Fragolatte – Apperol, Vermute Bianco, Morango, Pimenta Jamaixa, Puxuri, Leite. Munir Bucair Filho
Técnicas como clarificação, emulsão e controle ácido deixam de ser bastidores e passam a moldar sabor, textura e experiência nos bares contemporâneos
Por trás de coquetéis cada vez mais equilibrados e precisos, há um movimento silencioso que vem ganhando força na coquetelaria contemporânea: a incorporação de princípios da química dos alimentos como ferramenta central de criação. Técnicas como clarificação, emulsão, extração e controle ácido deixam de ser recursos pontuais e passam a estruturar a forma como bares autorais desenvolvem seus cardápios.
Mais do que uma busca por inovação estética, o objetivo é técnico: organizar sabores, controlar textura e garantir consistência. No Testarossa, em Curitiba, o bartender Ariel Todeschini, até então consagrado o melhor do Brasil pelo WorldClass, aplica esses princípios no desenvolvimento de sua coquetelaria. “O objetivo final é impressionar pelo resultado no copo. A prioridade é o que se bebe, o que se experiencia. Não estamos falando de fogo, fumaça ou enfeites mirabolantes”, diz.
A clarificação é uma das técnicas mais versáteis. No Fragolatte, o uso do leite promove a coagulação das proteínas, que capturam partículas sólidas, taninos e excessos aromáticos. “Esse processo não apenas deixa o coquetel translúcido, como também suaviza amargores do Aperol, integra especiarias como a pimenta-da-jamaica e cria uma textura mais sedosa”, explica. Já no Tiramisu Fizz, a clarificação permite trabalhar ingredientes naturalmente densos como café, mel e cumaru de uma forma leve, abrindo espaço para a carbonatação sem perder profundidade de sabor.

Parmigiano Souer. Munir Bucair Filho
A química também é determinante na construção de textura. No Pesto Gimlet, o azeite de oliva, que naturalmente se separaria do líquido, é estabilizado por meio de emulsificação com um blend de gomas. Esses agentes permitem que o sabor do azeite se integre ao coquetel sem pesar ou separar no copo. Além disso, o uso de manjericão fresco preserva compostos aromáticos voláteis e garante frescor vegetal ao coquetel.
No Parmigiano Sour, a técnica atua diretamente na percepção sensorial. A aquafaba substitui a clara de ovo como agente emulsificante, criando uma espuma estável, enquanto o Parmigiano Reggiano ralado adiciona glutamato natural, responsável pela sensação de umami. “Esse diálogo entre acidez, doçura, salinidade e gordura faz com que o coquetel evolua na boca, lembrando mais um prato do que um coquetel tradicional”, conta o bartender.
Já o Caprese Martini explora a extração de sabor com controle preciso de textura. A partir de águas aromáticas de tomate, burrata e azeitona, o bar consegue manter intensidade de sabor com controle absoluto de gordura, salinidade e transparência. O jerez fino entra como elemento de conexão, trazendo mineralidade e transformando o clássico vodka martini em uma releitura líquida da salada caprese.

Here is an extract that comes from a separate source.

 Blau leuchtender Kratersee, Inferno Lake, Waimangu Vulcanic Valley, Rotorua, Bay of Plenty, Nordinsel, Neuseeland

Apesar do embasamento técnico, nada disso é apresentado de forma complexa ao cliente. No Testarossa, a lógica é inversa: quanto maior o rigor no processo, mais simples deve ser a experiência final. “A gente parte de sabores que as pessoas já conhecem, como pesto, tiramissu e caprese, e traduz isso em coquetéis. A técnica está ali para garantir precisão, mas a leitura precisa ser imediata”, complementa Ariel Todeschini.